People who have no concept of what Worms is about would probably think you are having an acid flashback.
Worms, in its simplest form, is an artillery strategy game, developed by the British developer Team 17. While it has experimented with newer 3D stylization, the well-known and well-loved 2D formula remains a favourite for the most part.
Worms was perhaps one of the few franchises I was aware of before I even got it. My one particular memory was watching one of my friends at a very young age playing a pencil and paper version of Worms. Now, understand that there never was a pencil and paper version before the game, and there wasn’t one afterwards. This kid just loved Worms so much that, in the moments he wasn’t at home playing it, he dared to dream he could still play it out in the school yard with a piece of paper, a dull pencil and a worn out rubber. That’s dedication!

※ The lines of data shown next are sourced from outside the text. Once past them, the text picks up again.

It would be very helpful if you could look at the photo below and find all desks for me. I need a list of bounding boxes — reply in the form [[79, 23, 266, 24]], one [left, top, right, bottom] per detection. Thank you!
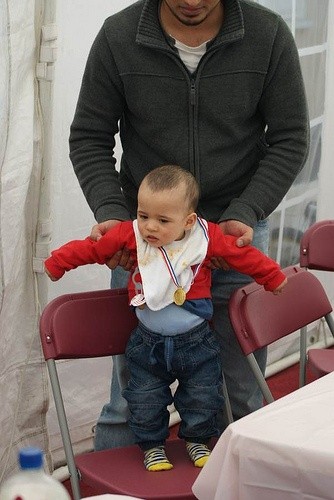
[[191, 367, 334, 500]]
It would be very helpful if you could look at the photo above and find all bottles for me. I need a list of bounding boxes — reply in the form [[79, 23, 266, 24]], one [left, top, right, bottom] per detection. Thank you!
[[0, 445, 72, 500]]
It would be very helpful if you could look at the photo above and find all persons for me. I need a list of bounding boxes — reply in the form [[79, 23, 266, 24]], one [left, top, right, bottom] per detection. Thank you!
[[69, 0, 311, 451], [44, 165, 289, 471]]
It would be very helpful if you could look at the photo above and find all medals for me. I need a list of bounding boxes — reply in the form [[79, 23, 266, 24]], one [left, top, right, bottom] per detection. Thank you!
[[152, 216, 210, 306]]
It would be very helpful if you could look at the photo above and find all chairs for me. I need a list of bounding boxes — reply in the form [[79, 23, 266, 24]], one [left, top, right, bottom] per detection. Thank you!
[[40, 220, 334, 500]]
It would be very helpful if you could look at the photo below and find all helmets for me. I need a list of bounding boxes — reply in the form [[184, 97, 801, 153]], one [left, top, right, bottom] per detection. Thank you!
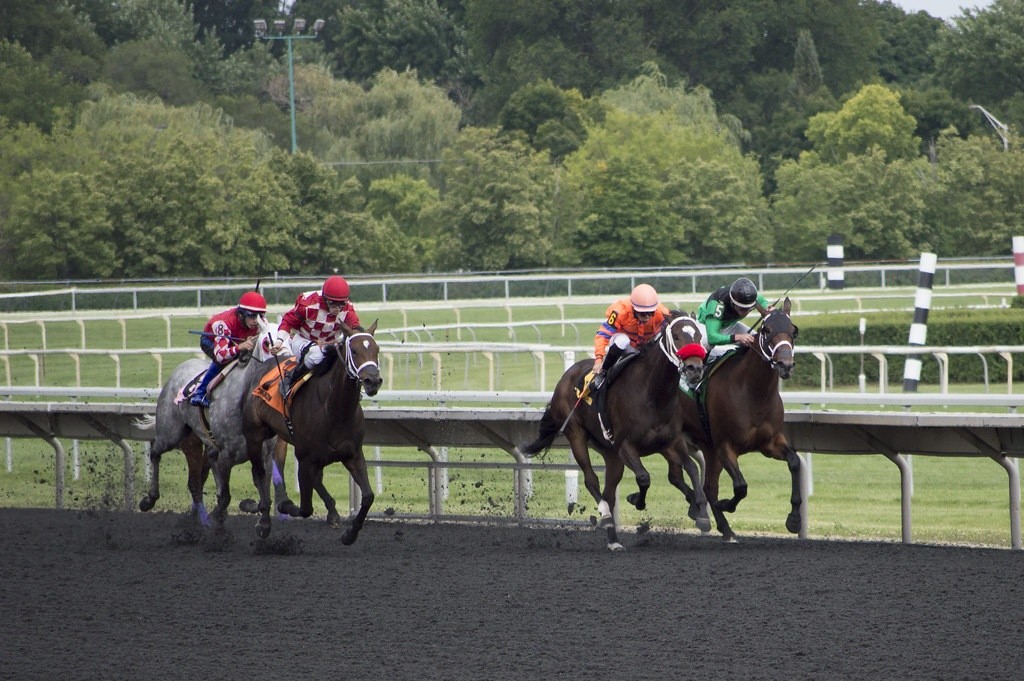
[[238, 291, 267, 311], [323, 276, 350, 301], [630, 283, 659, 312], [729, 277, 758, 308]]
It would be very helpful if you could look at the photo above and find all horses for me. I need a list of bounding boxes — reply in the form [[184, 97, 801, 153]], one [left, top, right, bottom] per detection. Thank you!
[[138, 315, 384, 549], [520, 297, 805, 557]]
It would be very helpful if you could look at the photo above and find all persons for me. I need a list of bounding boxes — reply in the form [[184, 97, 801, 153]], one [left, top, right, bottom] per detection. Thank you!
[[190, 290, 268, 408], [270, 276, 362, 396], [695, 277, 777, 365], [592, 282, 673, 374]]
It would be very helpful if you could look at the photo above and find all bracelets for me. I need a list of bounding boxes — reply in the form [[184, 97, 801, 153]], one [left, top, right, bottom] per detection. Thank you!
[[277, 338, 283, 342]]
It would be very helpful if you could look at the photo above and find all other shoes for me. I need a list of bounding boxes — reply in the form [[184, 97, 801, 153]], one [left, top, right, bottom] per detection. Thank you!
[[589, 368, 608, 391]]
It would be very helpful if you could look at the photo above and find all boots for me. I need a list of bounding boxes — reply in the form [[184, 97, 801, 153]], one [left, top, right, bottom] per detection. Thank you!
[[279, 361, 311, 398], [190, 361, 221, 407]]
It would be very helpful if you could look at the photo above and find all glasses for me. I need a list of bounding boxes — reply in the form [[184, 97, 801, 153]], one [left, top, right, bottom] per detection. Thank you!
[[638, 312, 654, 317], [325, 300, 346, 307], [740, 305, 757, 311], [245, 310, 264, 318]]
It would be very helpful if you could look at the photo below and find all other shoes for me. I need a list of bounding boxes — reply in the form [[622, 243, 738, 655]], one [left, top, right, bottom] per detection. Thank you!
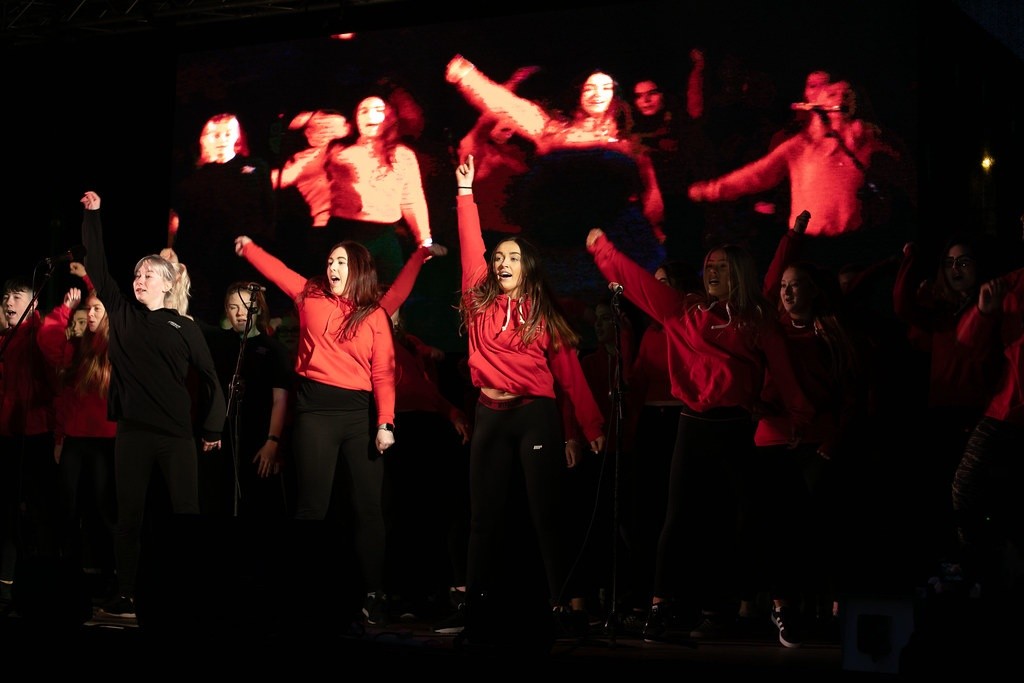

Worms has been with me in my life for a long time in some form or another. It’s been there ever since I got my copy of Worms Armageddon for the PlayStation, right up until my third year in university playing the sequel, Worms 2: Armageddon in my joggers with a few beers and plenty of friends to enjoy the game with.
Worms has become like a comfortable piece of clothing. A product you can slip in and out of without consciously thinking about it, but when you do put it back on you realize how much you missed the familiarity.
I’m pleased to say I can still recite the lyrics that start at 02:00.
But Worms isn’t reserved for just those who were there for the start of the party. By its nature, Worms is very accessible: a pick-up-and-play multi player or single player experience. It is characterized by its laughably dark sense of humour, its addictive replayability and the circus of zany weapons you can experiment with, and eventually master.
Worms is best played with a few friends, passing around the controller, forming unholy alliances with each other, jeering, teasing and yelling about mis-shots, fatal blunders and lucky escapes. I promise you that sitting around with a few friends and playing Worms is by far one of the best gaming experiences you can have. It’s a throw-back to the old pick-up-and-play; going over to a mate’s house for a few cheeky hours of gaming – a time that has been forgotten thanks to the massive online multi player games of today.
So go get a copy of Worms, pester a few of your friends to sit around the TV and have a cold beer. It may take some convincing, but in the end you’ll have trouble getting rid of them.